Published: 13 Oct 2003
|Fine-tuning your SAN|
The SAN admin does a quick review of the SAN topology and finds that three other servers running Oracle are each accessing the same Fibre Channel (FC) controllers on the same storage array. A deeper look into the performance and event logs for the host bus adapters (HBAs), switches and array turns up no glaring performance problems or equipment failures. It's still early in the morning and the SAN admin's headache is getting worse.
The storage admin needs to gather performance statistics from the HBAs, switches and the storage array in the data path and correlate that with the performance stats gathered from each of the three server's operating systems and databases to pinpoint the problem. Complicating the matter, each of these components has its own performance management tool that stores the data in varying formats. His next step? Collect, synchronize, interpret and report on the data from all of these components in the data path as quickly as possible.

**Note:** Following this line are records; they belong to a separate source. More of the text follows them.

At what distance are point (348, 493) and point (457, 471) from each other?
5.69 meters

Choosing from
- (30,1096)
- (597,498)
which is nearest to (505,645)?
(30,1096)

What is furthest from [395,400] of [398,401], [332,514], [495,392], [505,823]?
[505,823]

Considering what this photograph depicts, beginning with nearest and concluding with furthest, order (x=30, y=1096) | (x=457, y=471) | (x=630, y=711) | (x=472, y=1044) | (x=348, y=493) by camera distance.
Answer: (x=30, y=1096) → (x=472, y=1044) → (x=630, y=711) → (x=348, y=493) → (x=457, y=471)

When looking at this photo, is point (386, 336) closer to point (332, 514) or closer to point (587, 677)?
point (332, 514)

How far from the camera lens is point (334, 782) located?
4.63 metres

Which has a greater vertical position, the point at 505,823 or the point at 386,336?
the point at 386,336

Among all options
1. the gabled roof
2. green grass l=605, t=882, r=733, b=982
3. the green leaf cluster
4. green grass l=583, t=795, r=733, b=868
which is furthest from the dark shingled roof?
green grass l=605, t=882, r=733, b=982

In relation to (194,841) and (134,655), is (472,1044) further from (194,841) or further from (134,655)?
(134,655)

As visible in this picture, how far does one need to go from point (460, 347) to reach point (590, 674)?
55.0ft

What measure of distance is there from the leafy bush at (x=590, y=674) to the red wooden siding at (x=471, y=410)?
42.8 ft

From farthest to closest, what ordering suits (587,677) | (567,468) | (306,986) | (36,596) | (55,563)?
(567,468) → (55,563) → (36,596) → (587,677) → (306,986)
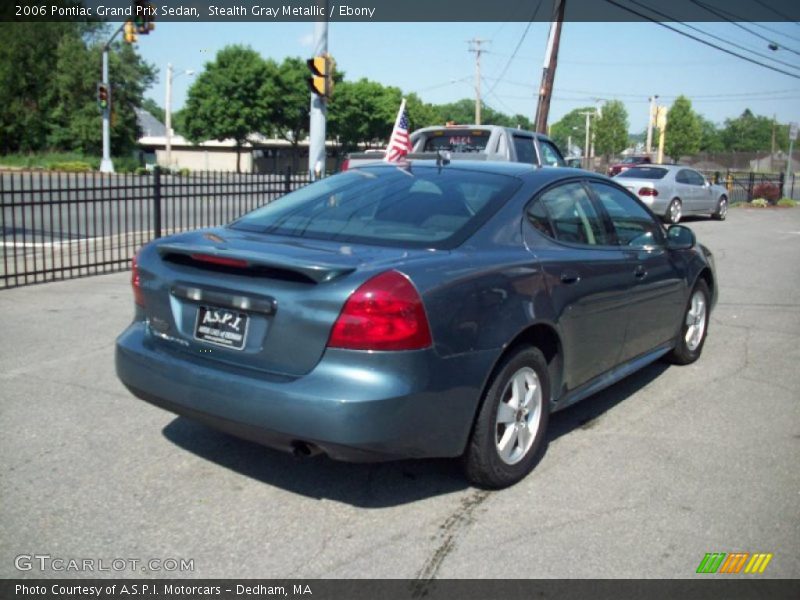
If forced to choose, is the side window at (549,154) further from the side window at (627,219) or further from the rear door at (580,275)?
the rear door at (580,275)

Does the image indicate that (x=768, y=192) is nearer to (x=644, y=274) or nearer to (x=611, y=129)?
(x=644, y=274)

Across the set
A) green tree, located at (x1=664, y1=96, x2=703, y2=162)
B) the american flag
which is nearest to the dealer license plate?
the american flag

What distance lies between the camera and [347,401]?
3.32 m

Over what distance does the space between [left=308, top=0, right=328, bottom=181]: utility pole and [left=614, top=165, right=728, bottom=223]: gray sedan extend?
8.71 metres

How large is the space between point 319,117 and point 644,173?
10.3 m

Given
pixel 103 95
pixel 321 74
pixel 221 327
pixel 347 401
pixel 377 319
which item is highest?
pixel 103 95

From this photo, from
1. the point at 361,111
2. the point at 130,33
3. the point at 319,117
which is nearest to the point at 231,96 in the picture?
the point at 361,111

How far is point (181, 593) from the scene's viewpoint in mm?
3033

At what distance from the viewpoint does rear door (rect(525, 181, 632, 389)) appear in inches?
171

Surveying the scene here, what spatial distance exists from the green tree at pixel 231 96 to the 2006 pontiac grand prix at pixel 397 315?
5877 centimetres

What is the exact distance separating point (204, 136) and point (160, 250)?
6267cm

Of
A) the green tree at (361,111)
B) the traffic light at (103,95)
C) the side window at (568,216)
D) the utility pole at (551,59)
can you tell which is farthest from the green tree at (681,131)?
the side window at (568,216)

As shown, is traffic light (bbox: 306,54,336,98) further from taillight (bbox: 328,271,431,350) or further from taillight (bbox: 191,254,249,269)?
taillight (bbox: 328,271,431,350)

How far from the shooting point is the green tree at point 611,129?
84.9 meters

Successfully diagnosing a complex SAN performance problem is more of a task for a team of mathematicians skilled in modeling chaos theory than a bleary-eyed SAN admin working with an Excel spreadsheet. Is help on the way? Are today's performance management tools up to the task?
What is good performance?
Complicating the task of delivering good performance is that there's a lack of meaningful performance measurement standards that define good performance. While vendors and analysts often cite benchmarks such as high rates of I/O and cache hits or low seek times on disk drives as examples of good performance, these statistics offer little insight into real-world situations.

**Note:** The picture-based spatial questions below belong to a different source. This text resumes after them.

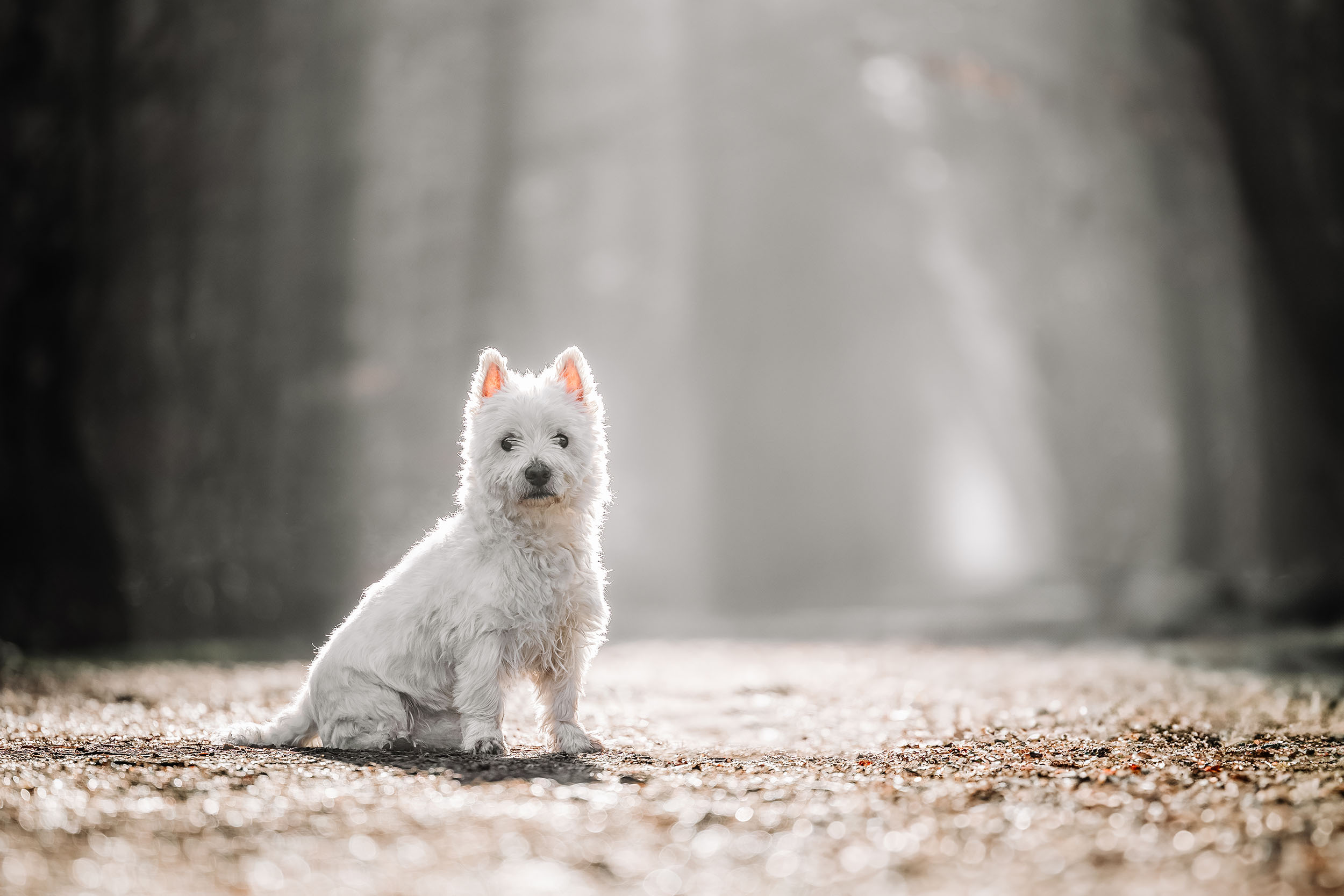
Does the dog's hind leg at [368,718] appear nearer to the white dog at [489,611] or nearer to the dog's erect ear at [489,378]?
the white dog at [489,611]

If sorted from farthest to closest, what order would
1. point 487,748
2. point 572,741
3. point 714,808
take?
point 572,741 → point 487,748 → point 714,808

More meaningful benchmarks to administrators would report on how a storage subsystem responds to random reads and writes vs. sequential reads and writes, the impact on a storage subsystem when multiple applications are executing and simultaneously accessing it or which backup product works best with which type of application. Currently, these sorts of standards exist only on the drawing boards at the Storage Performance Council (SPC).

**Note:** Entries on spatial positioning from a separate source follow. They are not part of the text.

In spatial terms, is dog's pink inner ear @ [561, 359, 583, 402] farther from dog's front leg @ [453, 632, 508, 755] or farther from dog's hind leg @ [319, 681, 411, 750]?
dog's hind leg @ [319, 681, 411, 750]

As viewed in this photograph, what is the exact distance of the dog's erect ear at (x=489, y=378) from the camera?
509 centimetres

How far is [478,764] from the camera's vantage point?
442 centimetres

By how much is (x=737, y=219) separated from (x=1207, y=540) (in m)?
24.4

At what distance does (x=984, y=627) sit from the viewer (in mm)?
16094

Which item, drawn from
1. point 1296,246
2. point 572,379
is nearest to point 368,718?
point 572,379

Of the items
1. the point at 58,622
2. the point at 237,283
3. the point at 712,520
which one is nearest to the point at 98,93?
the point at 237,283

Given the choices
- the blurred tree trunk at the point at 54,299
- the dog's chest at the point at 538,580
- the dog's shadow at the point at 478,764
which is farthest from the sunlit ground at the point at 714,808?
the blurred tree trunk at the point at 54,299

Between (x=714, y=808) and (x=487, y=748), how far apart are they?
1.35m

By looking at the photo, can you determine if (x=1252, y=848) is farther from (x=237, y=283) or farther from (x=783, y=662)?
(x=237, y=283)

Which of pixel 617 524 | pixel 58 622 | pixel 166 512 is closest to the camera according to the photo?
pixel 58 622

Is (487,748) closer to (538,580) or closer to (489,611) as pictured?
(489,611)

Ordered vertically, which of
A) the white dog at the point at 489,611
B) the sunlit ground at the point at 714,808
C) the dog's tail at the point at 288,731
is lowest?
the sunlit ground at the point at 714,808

Walter Baker, an administrator and auditor with the SPC, reports that in 2002, the SPC published the first industry standard performance benchmark for storage, called SPC-1. This benchmark measures I/O operations characterized by OLTP, database and e-mail operations. Yet by Baker's own admission, the SPC-1 standard represents just the first step toward reporting on what performance standards need to calculate. He points out that the SPC-1 standard primarily measures activity only in a single address space. The SPC-1 results can't necessarily be applied in multiaddress spaces where multiple applications execute simultaneously.
Until these standards get defined and accepted, AppIQ's CTO Ash Ashutosh believes that the responsibility to define good performance rests on the application owner. He advises these individuals to define the metrics meeting the application's service level agreements (SLAs) and from that definition construct an environment meeting those objectives.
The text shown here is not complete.